Our daughter arrived home for a visit, just in time to miss the fun stuff like gumdrop day and cream-filled chocolate day. Instead she showed up for this:
National Do A Grouch A Favor Day

Our house-grouch right now is Trixie, our primary research and revelry assistant. She’s a four-year-old English bulldog who is somewhat less than thrilled at the arrival of her newly-mandated sibling. She was not interested in the magic of celebrating National Golden Retriever Day. She has been in full disgruntlement mode since dog #3 entered the premises, despite our attempts to explain the benefits of a larger family.
Today we made sure we gave Trixie a few extra treats and an extra long belly-rub. It effectively wiped out that expression of grumpitude above, and when Abbey arrived to pay her some exclusive attention that perked her joy-meter a bit as well. But the adjustment continues, and her grouchiness quotient will likely hover around its current altitude for a few more days. We’ll see if we can’t keep cheering her up, and maybe next year at this time we’ll need to find a grouch outside of our house for whom to do a favor. We’ll see.
National Almond Day

Consider for a moment the noble almond. An embryo beneath a seedcoat, nestled within a shell inside a drupe, dangling from a tree – possibly in the middle east where they grow in abundance. It can be blanched, smoked, or squeezed into milk, oil, butter or syrup. Things that look like one are considered to be “amygdaloid”, hence the name of the amygdala in the human brain, which is made up of an almond-shaped cluster of nuclei.
Almonds have always been one of the royal subjects in a jar of mixed nuts (the cashew still reigns supreme), but a package of the super-salted smoked Blue Diamond variety would put everything in its class to shame. Once lactose-intolerance struck my gut-parts with a nasty vengeance during adulthood, almond milk became my go-to dairy substitute. It’s an incredibly versatile food.
Bitter almonds contain cyanide. Not enough to kill you (unless you eat a stupid amount of them), but enough to make you feel a little queasy for a while. Fortunately all domestically-produced almonds are sweet almonds: cyanide-free. Almonds will fill you full of protein, potassium, riboflavin, niacin, vitamin E, calcium, copper and a lot more. As long as you aren’t allergic, you should be eating the hell out of these little creatures.
Last night’s repast consisted of an easy almond-crusted chicken dish from Martha Stewart’s website. It had a wonderful crunch, and the flavour of the almond spread throughout. It was our only food celebration of the day, and it was divine.
National Bird-Feeding Month

The Great Backyard Bird Count is running this weekend (see Saturday’s article), and the fifteen minutes I spent gazing out my bedroom window yesterday yielded one single magpie, who swooped in and out of my backyard in a single loop. That was it. So, I loaded up the bird feeder, hoping to submit a more impressive count this morning. I found no more luck, perhaps because it’s around -25 out there.
We are, as everyone suffering from Seasonal Affective Disorder are acutely aware, in the midst of the darkest, dankest, ugliest stretch of winter. Now is when the birds are most in need of a little leg-up (or wing-up) from humans. We have a bit left in the bin of assorted birdseed goodies we picked up at Costco. But back on National Bird Day our guide recommended black-oil sunflower seeds for the little winged critters. You’ll draw cardinals, jays, woodpeckers, chickadees, sparrows, doves, and a veritable birdy-Benneton ad of ornithological diversity. Also, the stuff we’ve got is made up of a substantial amount of filler. Black-oil sunflower seeds are a lot more nutritious.
A bird-feeder invites a bit of life into a yard. If you’ve got a place where you can sit and watch the action, why not toss a little food out for nature to enjoy?

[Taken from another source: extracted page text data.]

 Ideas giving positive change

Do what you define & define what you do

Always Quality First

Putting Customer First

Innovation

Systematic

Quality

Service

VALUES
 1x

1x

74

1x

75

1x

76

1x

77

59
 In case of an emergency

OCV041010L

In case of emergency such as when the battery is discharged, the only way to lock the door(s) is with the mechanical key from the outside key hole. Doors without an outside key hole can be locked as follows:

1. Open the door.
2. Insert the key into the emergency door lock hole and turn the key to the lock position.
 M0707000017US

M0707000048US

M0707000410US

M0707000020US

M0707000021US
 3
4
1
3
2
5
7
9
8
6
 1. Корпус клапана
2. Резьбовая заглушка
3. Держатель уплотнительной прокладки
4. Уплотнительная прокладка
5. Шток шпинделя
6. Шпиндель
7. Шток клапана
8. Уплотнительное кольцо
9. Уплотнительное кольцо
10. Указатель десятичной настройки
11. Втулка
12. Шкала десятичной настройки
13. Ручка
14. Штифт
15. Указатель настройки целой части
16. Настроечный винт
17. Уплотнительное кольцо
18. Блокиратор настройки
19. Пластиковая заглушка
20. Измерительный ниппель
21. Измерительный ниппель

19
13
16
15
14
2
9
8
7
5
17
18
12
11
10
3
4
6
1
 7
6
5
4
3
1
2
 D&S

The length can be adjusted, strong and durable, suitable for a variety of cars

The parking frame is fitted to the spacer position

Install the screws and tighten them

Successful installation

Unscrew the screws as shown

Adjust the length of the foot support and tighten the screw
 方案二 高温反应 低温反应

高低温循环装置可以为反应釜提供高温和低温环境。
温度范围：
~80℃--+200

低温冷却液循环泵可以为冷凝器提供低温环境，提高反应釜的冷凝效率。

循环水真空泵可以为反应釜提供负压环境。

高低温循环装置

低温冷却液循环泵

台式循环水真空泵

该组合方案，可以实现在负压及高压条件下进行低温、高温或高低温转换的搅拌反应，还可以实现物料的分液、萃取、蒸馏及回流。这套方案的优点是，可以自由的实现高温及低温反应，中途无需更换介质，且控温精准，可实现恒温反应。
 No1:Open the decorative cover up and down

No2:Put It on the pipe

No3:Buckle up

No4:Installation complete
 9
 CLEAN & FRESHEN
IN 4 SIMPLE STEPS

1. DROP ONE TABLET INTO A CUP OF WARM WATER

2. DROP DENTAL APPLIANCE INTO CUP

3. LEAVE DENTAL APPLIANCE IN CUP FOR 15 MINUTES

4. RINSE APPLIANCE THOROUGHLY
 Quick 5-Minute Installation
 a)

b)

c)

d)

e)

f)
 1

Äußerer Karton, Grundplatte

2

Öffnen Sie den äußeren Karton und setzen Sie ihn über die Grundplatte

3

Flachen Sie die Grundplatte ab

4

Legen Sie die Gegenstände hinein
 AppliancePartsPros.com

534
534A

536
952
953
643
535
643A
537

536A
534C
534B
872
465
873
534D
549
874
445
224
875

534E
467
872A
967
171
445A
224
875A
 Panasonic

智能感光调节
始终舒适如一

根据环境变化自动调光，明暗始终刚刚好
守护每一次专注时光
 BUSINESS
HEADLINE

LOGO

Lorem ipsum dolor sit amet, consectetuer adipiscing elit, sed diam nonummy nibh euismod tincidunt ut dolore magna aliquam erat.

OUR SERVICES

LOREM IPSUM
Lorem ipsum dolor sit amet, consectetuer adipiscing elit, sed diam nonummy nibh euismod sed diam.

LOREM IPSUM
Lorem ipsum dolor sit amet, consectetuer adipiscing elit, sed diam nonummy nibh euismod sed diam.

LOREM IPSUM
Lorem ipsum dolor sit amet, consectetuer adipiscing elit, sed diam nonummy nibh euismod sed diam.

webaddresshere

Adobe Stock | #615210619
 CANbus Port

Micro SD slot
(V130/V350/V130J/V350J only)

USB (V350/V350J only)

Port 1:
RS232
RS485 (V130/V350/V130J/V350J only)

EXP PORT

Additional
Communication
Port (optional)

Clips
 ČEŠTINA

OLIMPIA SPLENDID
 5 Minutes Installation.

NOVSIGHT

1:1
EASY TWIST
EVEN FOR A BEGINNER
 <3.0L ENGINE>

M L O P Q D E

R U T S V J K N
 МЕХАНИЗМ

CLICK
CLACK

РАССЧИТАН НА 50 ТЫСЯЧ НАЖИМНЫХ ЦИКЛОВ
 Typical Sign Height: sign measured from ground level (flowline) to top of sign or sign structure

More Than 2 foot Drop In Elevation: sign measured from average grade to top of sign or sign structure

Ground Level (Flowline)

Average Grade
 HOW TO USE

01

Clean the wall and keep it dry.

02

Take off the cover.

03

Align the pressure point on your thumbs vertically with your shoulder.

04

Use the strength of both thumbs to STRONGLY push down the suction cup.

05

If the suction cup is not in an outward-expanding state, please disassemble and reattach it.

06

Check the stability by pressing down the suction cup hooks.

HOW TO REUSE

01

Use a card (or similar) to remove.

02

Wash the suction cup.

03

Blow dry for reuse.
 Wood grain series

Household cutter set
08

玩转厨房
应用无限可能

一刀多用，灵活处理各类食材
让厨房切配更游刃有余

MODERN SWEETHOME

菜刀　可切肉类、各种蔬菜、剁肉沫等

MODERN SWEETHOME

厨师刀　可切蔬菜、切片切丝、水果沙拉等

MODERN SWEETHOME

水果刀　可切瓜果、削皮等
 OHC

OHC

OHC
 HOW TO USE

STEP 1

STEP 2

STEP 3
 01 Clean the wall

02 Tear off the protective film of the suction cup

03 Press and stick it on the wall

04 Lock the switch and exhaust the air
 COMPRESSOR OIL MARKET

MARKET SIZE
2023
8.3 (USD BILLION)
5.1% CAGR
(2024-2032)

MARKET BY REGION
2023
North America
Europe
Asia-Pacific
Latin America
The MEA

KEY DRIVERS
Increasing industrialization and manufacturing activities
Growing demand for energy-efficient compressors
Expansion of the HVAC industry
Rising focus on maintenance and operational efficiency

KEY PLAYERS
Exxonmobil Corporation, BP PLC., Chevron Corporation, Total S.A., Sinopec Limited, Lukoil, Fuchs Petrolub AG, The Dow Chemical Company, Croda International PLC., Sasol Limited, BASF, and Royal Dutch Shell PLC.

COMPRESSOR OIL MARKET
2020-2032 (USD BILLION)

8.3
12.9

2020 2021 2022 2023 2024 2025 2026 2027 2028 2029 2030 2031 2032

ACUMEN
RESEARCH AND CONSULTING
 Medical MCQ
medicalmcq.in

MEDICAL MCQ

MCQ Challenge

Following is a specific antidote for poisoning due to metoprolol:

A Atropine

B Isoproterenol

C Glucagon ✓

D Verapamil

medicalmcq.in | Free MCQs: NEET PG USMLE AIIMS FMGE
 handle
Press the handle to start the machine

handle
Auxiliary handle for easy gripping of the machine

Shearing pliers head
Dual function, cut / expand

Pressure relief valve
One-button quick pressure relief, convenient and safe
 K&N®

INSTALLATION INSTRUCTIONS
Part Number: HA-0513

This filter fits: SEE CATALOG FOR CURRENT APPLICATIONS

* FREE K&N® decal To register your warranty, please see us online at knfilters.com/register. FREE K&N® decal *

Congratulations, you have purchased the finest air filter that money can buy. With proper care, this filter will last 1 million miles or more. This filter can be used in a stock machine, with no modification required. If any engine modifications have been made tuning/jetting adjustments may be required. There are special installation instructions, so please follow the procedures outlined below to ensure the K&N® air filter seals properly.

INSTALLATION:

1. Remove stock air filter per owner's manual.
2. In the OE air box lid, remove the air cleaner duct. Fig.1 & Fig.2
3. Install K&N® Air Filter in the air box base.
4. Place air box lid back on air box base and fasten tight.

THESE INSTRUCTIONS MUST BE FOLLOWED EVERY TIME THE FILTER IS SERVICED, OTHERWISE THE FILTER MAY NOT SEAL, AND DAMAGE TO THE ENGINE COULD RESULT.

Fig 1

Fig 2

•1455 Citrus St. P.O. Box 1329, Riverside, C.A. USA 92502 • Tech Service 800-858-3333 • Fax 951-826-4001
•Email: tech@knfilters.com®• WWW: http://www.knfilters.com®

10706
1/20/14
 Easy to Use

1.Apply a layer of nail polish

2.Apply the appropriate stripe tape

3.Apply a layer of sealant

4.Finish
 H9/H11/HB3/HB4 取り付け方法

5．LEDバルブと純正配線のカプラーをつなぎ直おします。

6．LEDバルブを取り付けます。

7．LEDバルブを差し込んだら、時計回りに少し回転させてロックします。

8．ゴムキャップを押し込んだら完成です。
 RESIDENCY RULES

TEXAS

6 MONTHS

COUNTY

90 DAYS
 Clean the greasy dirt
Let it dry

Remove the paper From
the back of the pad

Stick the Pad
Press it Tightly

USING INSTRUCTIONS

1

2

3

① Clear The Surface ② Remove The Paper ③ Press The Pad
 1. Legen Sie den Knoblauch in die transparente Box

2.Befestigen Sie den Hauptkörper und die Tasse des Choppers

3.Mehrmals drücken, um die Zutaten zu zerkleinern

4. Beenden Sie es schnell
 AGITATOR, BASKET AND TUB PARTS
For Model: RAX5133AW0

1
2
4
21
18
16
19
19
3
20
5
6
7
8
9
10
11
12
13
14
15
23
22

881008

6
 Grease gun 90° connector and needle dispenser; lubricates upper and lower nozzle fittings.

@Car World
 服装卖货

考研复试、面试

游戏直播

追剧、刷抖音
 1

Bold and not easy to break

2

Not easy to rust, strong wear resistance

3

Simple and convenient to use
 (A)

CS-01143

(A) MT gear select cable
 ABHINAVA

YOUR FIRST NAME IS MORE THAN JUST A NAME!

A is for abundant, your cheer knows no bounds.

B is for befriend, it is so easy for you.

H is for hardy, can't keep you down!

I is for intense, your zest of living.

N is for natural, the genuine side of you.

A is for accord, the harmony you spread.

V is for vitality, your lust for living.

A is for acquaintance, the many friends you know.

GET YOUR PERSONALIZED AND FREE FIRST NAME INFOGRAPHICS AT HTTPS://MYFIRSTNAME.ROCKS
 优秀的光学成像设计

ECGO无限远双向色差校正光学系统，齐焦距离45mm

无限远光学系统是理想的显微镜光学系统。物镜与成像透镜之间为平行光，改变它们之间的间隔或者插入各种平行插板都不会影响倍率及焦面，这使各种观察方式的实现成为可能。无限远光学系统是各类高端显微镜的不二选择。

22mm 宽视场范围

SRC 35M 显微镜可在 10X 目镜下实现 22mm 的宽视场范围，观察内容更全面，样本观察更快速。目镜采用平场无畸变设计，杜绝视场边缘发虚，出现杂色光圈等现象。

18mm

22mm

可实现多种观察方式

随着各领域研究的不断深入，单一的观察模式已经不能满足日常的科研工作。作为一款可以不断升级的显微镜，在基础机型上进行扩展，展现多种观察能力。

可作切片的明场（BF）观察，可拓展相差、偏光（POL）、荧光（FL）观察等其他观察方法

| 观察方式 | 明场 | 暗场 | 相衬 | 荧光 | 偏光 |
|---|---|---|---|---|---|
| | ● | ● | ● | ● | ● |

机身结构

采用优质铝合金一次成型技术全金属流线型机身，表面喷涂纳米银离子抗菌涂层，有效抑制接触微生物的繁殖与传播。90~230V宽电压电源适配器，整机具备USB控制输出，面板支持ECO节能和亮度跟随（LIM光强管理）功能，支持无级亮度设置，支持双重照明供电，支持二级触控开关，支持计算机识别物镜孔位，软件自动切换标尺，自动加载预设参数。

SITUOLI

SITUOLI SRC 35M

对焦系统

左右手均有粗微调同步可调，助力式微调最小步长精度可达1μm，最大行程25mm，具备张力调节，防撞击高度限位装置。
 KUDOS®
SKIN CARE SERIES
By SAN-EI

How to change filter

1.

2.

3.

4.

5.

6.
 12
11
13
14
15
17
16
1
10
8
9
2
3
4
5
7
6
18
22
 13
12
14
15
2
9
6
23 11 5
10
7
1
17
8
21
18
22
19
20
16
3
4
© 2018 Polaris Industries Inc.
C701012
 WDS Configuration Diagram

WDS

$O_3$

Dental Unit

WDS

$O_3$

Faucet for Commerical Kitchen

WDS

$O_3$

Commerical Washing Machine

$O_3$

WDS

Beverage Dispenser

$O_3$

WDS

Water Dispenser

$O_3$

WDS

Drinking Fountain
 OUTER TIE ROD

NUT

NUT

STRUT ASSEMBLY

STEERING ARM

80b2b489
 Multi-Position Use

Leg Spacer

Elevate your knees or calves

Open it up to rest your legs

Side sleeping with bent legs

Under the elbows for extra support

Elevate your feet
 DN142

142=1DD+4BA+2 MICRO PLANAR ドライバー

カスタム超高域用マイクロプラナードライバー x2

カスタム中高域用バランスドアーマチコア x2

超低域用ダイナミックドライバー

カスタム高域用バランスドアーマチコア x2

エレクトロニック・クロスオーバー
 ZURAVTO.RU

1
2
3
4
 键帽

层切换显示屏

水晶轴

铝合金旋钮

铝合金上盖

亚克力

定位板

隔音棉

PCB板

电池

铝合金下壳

Another quiet day today, which fits this day off just fine:
- Family Day. The reason we have a day off. We will be enjoying our time as a more fully-realized family, with a an actual human child joining our puppy children.
- National Cabbage Day. Brussels Sprouts, those tiny little cabbages, will enhance this day nicely.
- Random Acts of Kindness Day. We will ensure our acts of kindness are particularly random today.